Odile Decq is an award-winning French architect and urban planner, with an innate ability to bring together multiple disciplines and trains of thought to produce highly sophisticated designs. Since her first major commission for La Banque Populaire de l’Ouest in Rennes, France, she has become a radical voice in architecture research, being awarded The Golden Lion of Architecture and the Jane Drew Award, among other honours.
Divergent and original in both her speech and gothic-like appearance, she seeks to push architecture further—so as to create an osmosis between the space and other integral fields such as art, design and urban planning. Experimentation and disagreement—she believes—is one of the only ways to accomplish this. Decq teaches this to the next generation of visionaries at her design school in Lyon, the Confluence Institute for Innovation and Creative Strategies in Architecture. As a mentor to a group of young, independent architects, she promotes conflict rather than kindness, and inconvenience rather than convenience, in order to inspire innovative, avant-garde work.

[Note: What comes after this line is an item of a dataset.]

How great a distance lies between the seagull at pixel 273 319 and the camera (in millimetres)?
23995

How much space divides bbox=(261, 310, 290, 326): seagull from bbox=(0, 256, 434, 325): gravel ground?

A design by Decq is immediately recognizable; a product of her continued advocation for expressing personality both boldly and clearly in architecture. For Decq, this is especially apparent in her use of colour. Striking installations of red can be observed in structures such as the Halle Totem Montpellier, Le Cargo in Paris, the Study Hall in Lyon, and the New Cyprus Museum. In a dreamlike state, she reflects that a journey through any of her buildings should be like an act of travelling—with an ebb and flow that promotes stimulation and continued movement.
Decq speaks more on this in a recent short film created by PLANE—SITE, a global agency working at the interface of urban form, cultural space and social life. The video is one of many in their series, TIME SPACE EXISTENCE.